Dans l’article « Suisse : 10 critères pour évaluer quel serait le meilleur avion de combat« , un des paramètres retenu pour l’évaluation était la « Rusticité », à savoir un agrégat de capacités permettant à l’appareil d’évoluer en situations dégradées : utilisation de pistes sommaires, équipes d’entretien réduites, résistance de la cellule et du moteur, capacité en absorber des dégâts et des dégradations. Ce paramètre peut paraitre étonnant aujourd’hui, alors que depuis de nombreuses années, les forces aériennes n’utilisent plus de pistes sommaires, et que la chaine logistique est au coeur de tous les déploiements de forces modernes.
Il semble en effet, au travers de plusieurs exemples récents, que cette notion redeviennent d’actualité dans certaines forces aériennes, au point de déterminer parfois le type d’appareils qu’elles souhaitent acquérir. Ainsi, les autorités Taiwanaises avaient expressément demandé l’autorisation d‘acquérir des F35B auprés des Etats-Unis, afin de pouvoir repartir ces appareils sur des terrains sommaires, et être ainsi en mesure de conserver des moyens aériens au delà de la première frappe chinoise sur ses bases aériennes. Israël avait également évalué cette option, mais préféra se porter sur l’acquisition de F15 supplémentaire, non qu’ils soient particulièrement capables sur piste sommaire, mais beaucoup plus simples et rapides à entretenir que le F35B. Coté américain, c’est la Garde Nationale qui vient de remettre au gout du jour les décollages et atterrissages sur piste sommaire avec ses A10 Thunderbolt II, avion rustique par excellence.
Dans ce domaine, comme dans d’autres, s’affrontent deux conceptions radicalement opposées de la puissance aérienne, et de la façon de l’utiliser. Pour les premiers, la force aérienne représente la force principale de l’action militaire. Elle ne peut, dès lors, perdre ni la supériorité aérienne, ni envisager de perdre durablement ses infrastructures, dans la mesure ou cela signifierait une défaite militaire globale. Cette approche est basée sur le paradigme d’un conflit de haute intensité de courte durée durant lequel la force aérienne porterait l’essentiel de la puissance de feu.

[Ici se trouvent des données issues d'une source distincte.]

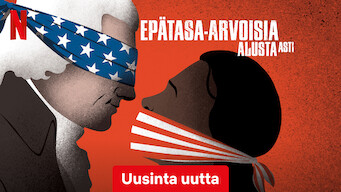 Epätasa-arvoisia alusta asti (2023)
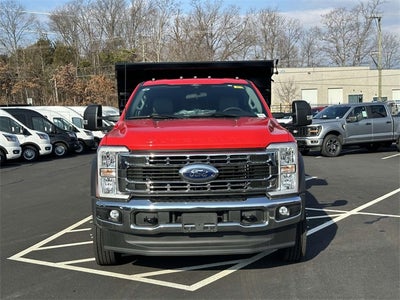 2024 Ford F-450SD XL DRW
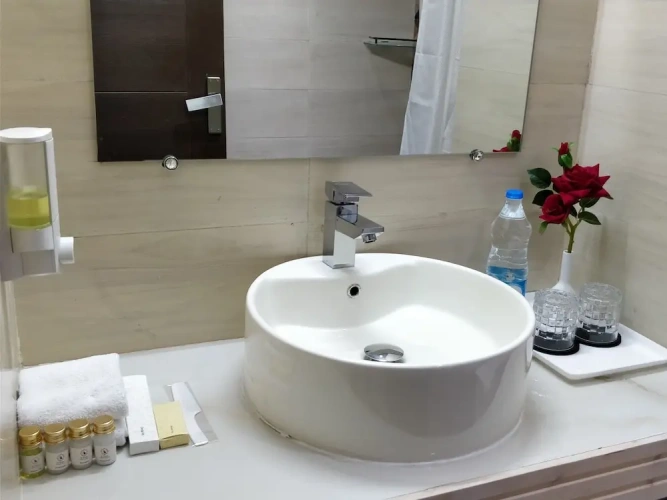 Presidential Double room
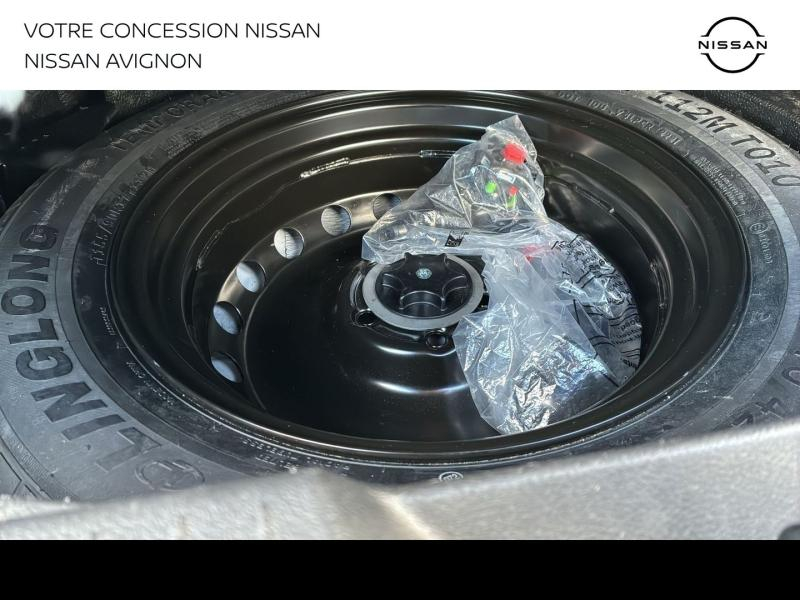 Photo 19 de l’annonce de NISSAN Qashqai d’occasion à vendre à AVIGNON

C’est la base stratégique de l’OTAN aujourd’hui.
Les seconds envisagent un conflit beaucoup plus long, basé sur l’opposition des forces terrestres, conflit qui aurait vu les forces aériennes et leurs infrastructures neutralisées dans les premières heures du conflit. C’est la stratégie russe, qui repose sur l’élimination rapide des avions de soutien, comme les Awacs et les ravitailleurs par des attaques sous forme de raids utilisants des missiles très longue portée comme le R37M, puis la neutralisation de la force aérienne par les systèmes sol-air et les avions de chasse et d’interception. Il est ainsi interessant de remarquer que sur 1200 avions de combat en dotation dans les forces aeriennes russes, plus de la moitié sont exclusivement dédié à la supériorité aérienne ou à l’interception, alors que moins d’un quart le sont pour les missions d’attaque et de soutien.

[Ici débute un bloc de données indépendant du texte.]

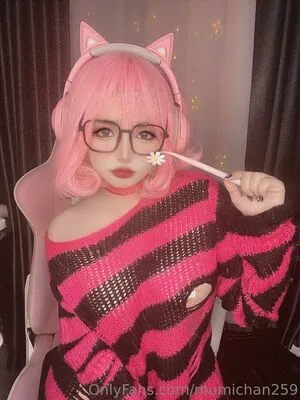 Mumichan259 OnlyFans Leaked Free Thumbnail Picture - #kRc2wuo5s4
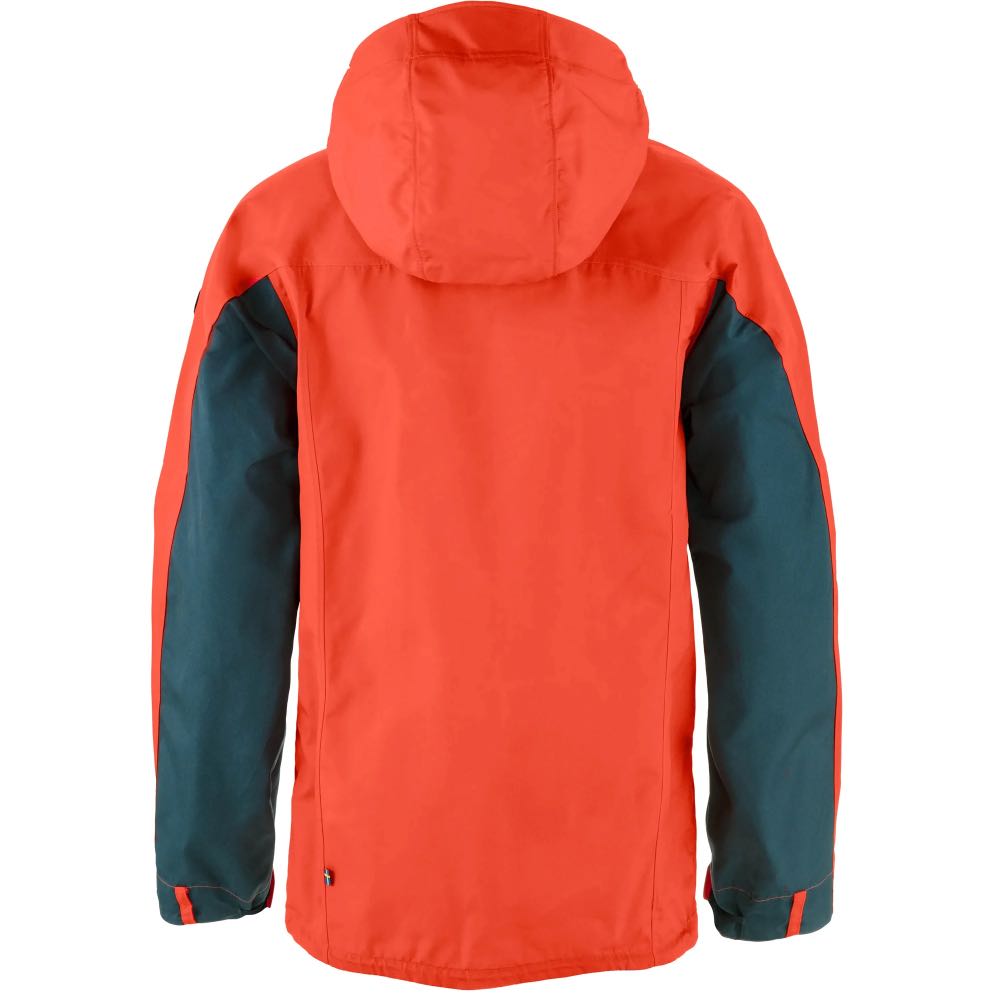 Fjällräven Ulkoilutakit Bergtagen G-1000 Jacket Women&#39;s Treeline Outdoors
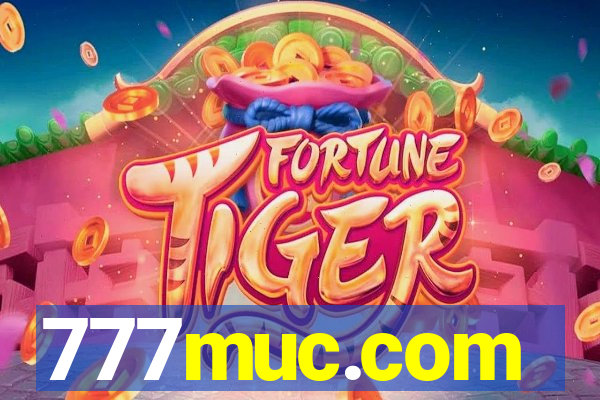 777muc.com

Dans cette l’hypothèse, seuls les appareils pouvant évoluer en conditions détériorées, à partir de bases sommaires, avec des effectifs de maintenance réduits, seront en mesure de continuer à apporter une couverture ou un appuis aérien aux forces terrestres et navales engagées. On peut, en effet, penser que les bases aériennes comme les noeuds logistiques et centres de communication, seront les premières cibles des très nombreux missiles sol-sol à courte et moyenne portée Iskander, ainsi que des missiles hypersoniques Kinzhal russes.

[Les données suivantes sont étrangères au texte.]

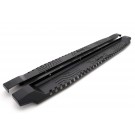 Стъпенки Dakar Black V1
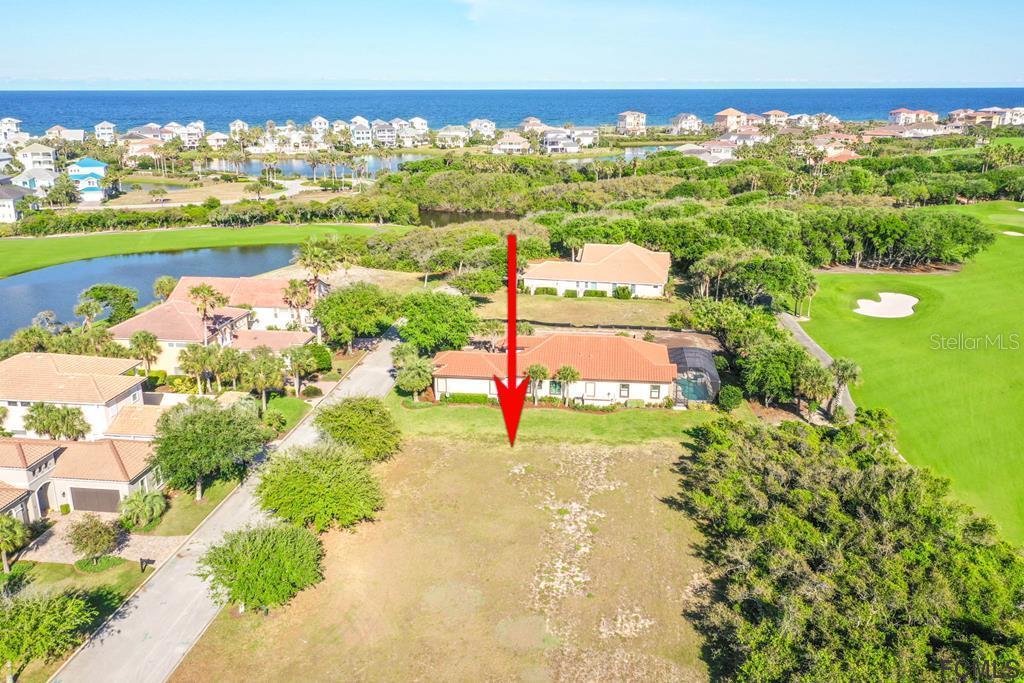 15 Kingfisher Ln., Palm Coast, FL 32137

On comprend, dès lors, pourquoi le critère de « Rusticité » d’un avion peut, à nouveau, représenter un rôle stratégique dans la construction d’une stratégie militaire défensive, comme pour Taiwan, et comme pour la Suisse, dans la mesure ou aucun de ces pays pays n’envisagera d’effectuer des frappes préventives indispensables pour espérer pouvoir employer leur pleine puissance aérienne dans le soutien de leur action militaire.